MP. What role do you think designers will play in building a sustainable future? 

Elena. It’s exciting to think the potential design has to reshape the future. According to research conducted by the Design Council, approximately 80% of a product's environmental impact is defined at the initial design stage. Design is very important because it has the ability to make changes from the internal business structure to the services and products that they offer users. Sometimes we blame the users for not taking action in building a sustainable future, but I think that if designers create thoughtful solutions, using healthy materials for the environment, building smart services, connecting stakeholders in a wider system, and thinking about the user experience, users would naturally build a more sustainable future because they would have easily available alternatives in their reach.   

MP. Would you rather:

A) Crash on a tropical, isolated island with one loved one knowing that you would never be returning to civilization. You would be self-sufficient hunting and growing your own food.

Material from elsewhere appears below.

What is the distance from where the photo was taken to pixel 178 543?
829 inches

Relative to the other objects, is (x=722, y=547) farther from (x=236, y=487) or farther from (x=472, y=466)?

B)  Accept a 6 month walking solo mission to the South Pole with odds of surviving alive being 50/50. 

C) Take a part in a new, revolutionary experiment combining human and machine intelligence. You would be one of the few lucky ones who were found to be compatible to take part in this experiment. If successful this would make you smarter than any other human on earth. The fatality rate of the experiment is 30%. 

Elena. A) Crash on a tropical, isolated island with one loved one knowing that you would never be returning to civilization. You would be self-sufficient hunting and growing your own food.